Lyra se dirigió hacia la cocina, haciendo aspavientos con las manos ocultas por las mangas del impermeable que llevaba.

-No insultes a mi perro. -Frunciendo el ceño cogió la mochila de la mesa. - Es muy sensible. -Se arrodilló y acercó su cara a la del perro- Ahora teno que irme al colé, te veré más tarde.

La mascota dejó de comerse la galleta el tiempo suficiente para darle un lametazo a Lyra en la boca.

-Oye, ya hemos hablado de que no puedes hacer eso. -la regañó Hermione mientras cogía un cartón de leche desnatada de la nevera. - Los perros tienen hábitos poco saludables.

Lyra se encogió de hombros y se levantó.

-No me importa. Le quiero.

-Ya, pero a mí sí que me importa. Ahora será mejor que te apresures a recoger a Amy o perderéis el autobús.

Lyra frunció los labios para darle un beso de despedida. Hermione meneó la cabeza y acompañó a Lyra a la puerta principal.

-Yo no beso a las niñas que se dedican a besar perros que se lamen el culo. -Desde la entrada observó cómo Lyra cruzaba la calle y después regresó a la cocina. -Está loca por ese perro -le comentó a Luna mientras echaba un vistazo a la cafetera. -Lo tiene desde hace cinco días y ya está totalmente integrado en nuestras vidas. Deberías ver la camisetita vaquera que le hizo.

-Tengo que decirte algo -farfulló Luna con rapidez.

Hermione miró a su amiga por encima del hombro. Sospechaba que a Luna le pasaba algo.
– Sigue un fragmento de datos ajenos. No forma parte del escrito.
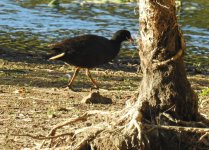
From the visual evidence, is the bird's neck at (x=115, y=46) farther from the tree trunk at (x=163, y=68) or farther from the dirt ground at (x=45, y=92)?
the tree trunk at (x=163, y=68)

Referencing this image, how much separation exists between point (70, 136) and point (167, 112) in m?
0.84

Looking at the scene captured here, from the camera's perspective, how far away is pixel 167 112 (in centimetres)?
551

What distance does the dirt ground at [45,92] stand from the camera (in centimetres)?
696

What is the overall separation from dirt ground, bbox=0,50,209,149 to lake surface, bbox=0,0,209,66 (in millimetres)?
1819

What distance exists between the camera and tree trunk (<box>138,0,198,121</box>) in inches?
215

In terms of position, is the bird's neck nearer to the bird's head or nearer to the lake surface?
the bird's head

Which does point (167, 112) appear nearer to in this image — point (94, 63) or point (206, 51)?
point (94, 63)

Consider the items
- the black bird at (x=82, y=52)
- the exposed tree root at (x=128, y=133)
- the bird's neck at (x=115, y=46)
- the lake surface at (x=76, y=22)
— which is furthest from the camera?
the lake surface at (x=76, y=22)

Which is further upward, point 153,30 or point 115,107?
point 153,30

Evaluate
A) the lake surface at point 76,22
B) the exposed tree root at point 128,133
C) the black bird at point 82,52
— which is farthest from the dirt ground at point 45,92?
the lake surface at point 76,22

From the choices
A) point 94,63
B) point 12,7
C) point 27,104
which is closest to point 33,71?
point 94,63

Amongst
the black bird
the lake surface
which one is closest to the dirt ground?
the black bird

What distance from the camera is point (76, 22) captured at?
63.5ft

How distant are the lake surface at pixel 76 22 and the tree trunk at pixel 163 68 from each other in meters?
8.27
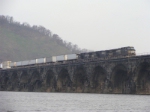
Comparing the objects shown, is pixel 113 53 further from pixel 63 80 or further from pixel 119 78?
pixel 63 80

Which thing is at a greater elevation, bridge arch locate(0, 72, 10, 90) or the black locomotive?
the black locomotive

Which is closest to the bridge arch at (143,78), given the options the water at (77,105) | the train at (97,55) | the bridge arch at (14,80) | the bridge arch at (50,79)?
the train at (97,55)

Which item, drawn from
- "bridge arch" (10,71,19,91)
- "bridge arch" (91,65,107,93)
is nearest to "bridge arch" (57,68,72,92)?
"bridge arch" (91,65,107,93)

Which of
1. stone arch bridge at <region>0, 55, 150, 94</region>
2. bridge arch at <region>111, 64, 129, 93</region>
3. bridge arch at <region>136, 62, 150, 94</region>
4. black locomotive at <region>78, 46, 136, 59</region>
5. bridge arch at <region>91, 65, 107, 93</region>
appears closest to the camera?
bridge arch at <region>136, 62, 150, 94</region>

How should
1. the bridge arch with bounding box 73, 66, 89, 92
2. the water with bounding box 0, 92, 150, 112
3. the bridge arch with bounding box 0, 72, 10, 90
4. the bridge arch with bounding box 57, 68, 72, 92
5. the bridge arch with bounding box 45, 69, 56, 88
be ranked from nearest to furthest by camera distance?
1. the water with bounding box 0, 92, 150, 112
2. the bridge arch with bounding box 73, 66, 89, 92
3. the bridge arch with bounding box 57, 68, 72, 92
4. the bridge arch with bounding box 45, 69, 56, 88
5. the bridge arch with bounding box 0, 72, 10, 90

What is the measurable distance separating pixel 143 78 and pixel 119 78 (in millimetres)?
7174

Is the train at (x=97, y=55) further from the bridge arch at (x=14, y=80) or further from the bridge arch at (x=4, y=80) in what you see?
the bridge arch at (x=4, y=80)

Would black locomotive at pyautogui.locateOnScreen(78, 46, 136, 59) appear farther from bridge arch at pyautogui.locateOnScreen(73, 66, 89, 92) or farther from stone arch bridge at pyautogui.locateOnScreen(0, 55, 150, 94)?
bridge arch at pyautogui.locateOnScreen(73, 66, 89, 92)

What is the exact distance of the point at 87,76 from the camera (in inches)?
3135

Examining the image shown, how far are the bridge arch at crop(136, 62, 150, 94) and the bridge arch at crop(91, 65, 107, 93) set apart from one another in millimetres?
10632

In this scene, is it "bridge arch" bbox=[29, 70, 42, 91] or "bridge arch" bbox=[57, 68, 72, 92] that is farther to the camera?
"bridge arch" bbox=[29, 70, 42, 91]

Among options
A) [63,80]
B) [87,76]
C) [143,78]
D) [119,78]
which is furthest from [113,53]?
[63,80]

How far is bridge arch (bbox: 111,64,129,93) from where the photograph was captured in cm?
7181

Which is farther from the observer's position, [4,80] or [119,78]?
[4,80]
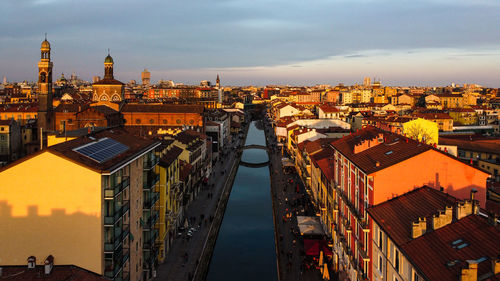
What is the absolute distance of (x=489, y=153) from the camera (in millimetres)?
49250

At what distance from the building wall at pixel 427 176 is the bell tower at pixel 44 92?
188 ft

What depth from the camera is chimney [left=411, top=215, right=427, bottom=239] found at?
14711mm

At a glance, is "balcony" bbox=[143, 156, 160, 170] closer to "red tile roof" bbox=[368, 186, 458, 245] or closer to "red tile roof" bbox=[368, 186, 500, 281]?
"red tile roof" bbox=[368, 186, 458, 245]

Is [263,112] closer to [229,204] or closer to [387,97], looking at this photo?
[387,97]

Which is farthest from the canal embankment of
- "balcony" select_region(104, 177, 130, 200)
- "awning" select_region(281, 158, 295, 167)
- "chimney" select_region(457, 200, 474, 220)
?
"chimney" select_region(457, 200, 474, 220)

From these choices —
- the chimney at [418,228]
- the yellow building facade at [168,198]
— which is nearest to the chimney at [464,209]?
the chimney at [418,228]

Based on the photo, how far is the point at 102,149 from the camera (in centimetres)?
1873

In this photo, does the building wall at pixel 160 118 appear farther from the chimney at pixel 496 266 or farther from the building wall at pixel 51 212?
the chimney at pixel 496 266

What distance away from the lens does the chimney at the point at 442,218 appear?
14586 millimetres

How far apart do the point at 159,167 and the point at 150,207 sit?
448 centimetres

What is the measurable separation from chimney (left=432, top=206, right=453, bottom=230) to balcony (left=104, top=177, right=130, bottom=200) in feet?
36.7

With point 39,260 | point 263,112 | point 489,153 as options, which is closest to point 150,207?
point 39,260

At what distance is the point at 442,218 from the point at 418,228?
0.82m

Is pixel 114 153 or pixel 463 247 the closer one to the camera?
pixel 463 247
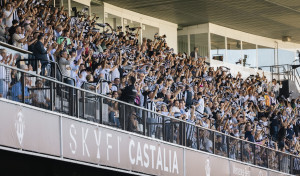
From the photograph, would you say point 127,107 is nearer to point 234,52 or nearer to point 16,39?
point 16,39

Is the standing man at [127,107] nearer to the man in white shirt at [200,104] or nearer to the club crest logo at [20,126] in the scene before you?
the club crest logo at [20,126]

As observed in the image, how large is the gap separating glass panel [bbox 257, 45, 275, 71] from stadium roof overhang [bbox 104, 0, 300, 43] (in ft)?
7.58

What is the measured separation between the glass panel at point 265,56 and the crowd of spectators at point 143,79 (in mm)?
6920

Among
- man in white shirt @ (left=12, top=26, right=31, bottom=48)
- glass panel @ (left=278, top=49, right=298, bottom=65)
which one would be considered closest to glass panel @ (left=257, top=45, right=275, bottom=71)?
glass panel @ (left=278, top=49, right=298, bottom=65)

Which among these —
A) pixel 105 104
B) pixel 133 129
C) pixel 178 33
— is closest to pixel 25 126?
pixel 105 104

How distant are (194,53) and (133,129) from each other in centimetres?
1642

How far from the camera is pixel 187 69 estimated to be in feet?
86.3

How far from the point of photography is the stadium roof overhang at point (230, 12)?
31.4m

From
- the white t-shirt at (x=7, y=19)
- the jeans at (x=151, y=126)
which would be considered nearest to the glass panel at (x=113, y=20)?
the jeans at (x=151, y=126)

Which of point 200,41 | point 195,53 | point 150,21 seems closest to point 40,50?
point 195,53

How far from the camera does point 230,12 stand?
33.6m

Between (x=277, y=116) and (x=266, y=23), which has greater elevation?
(x=266, y=23)

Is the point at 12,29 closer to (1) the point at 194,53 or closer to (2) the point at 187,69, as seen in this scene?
(2) the point at 187,69

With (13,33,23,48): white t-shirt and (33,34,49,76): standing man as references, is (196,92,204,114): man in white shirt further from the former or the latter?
(13,33,23,48): white t-shirt
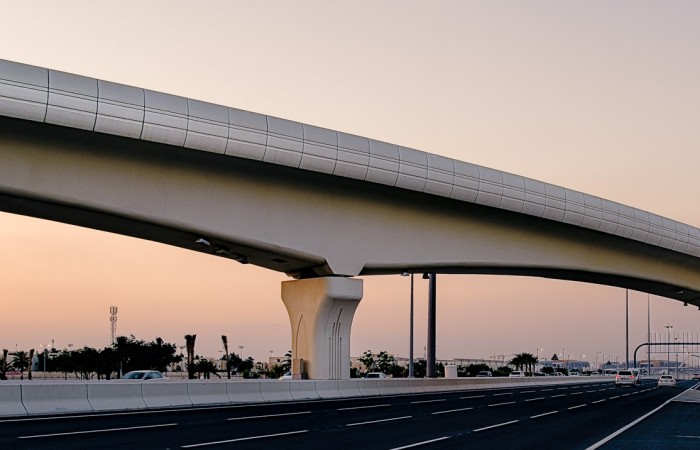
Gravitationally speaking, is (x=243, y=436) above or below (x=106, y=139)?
below

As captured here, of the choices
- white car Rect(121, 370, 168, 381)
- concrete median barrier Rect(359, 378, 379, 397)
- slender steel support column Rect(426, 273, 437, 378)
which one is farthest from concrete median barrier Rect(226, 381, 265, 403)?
slender steel support column Rect(426, 273, 437, 378)

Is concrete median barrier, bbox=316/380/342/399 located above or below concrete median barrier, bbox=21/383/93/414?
below

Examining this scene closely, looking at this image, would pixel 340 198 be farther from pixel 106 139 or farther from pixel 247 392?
pixel 106 139

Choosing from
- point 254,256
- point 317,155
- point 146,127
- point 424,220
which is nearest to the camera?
point 146,127

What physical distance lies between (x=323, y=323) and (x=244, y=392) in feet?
14.6

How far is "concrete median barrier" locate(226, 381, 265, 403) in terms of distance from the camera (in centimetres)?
3070

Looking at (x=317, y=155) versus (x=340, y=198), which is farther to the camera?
(x=340, y=198)

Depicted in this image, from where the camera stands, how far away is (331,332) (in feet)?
113

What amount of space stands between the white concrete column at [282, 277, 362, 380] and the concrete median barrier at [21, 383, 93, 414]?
35.3ft

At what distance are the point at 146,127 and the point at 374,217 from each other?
36.5ft

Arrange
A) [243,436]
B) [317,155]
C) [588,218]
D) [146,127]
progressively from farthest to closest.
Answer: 1. [588,218]
2. [317,155]
3. [146,127]
4. [243,436]

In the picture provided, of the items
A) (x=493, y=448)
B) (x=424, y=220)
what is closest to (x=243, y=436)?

Por lo general no iba tan temprano a su casa para tomar café y hacía días que la encontraba algo distante.

-¿Qué pasa?

-Le quiero.

Hermione sonrió mientras llenaba la cafetera con una jarra.

-Yo también te quiero.

-No. -Luna meneó la cabeza- No, me refiero a Blaise. Le quiero a él, quiero a Blaise, el portero.

-¿A quién? -Las manos de Hermione se detuvieron en el aire y arrugó el ceño. - ¿Al amigo de Draco?

-Sí.

Hermione colocó la jarra de cristal en la cafetera, pero se olvidó de encenderla.

-Creía que lo odiabas.

-Lo hacía. Pero ya no lo hago.

-¿Qué ha pasado?

Luna parecía tan confusa como Hermione.

-¡No lo sé! Me llevó a casa desde un pub el viernes pasado por la noche y ya no se fue.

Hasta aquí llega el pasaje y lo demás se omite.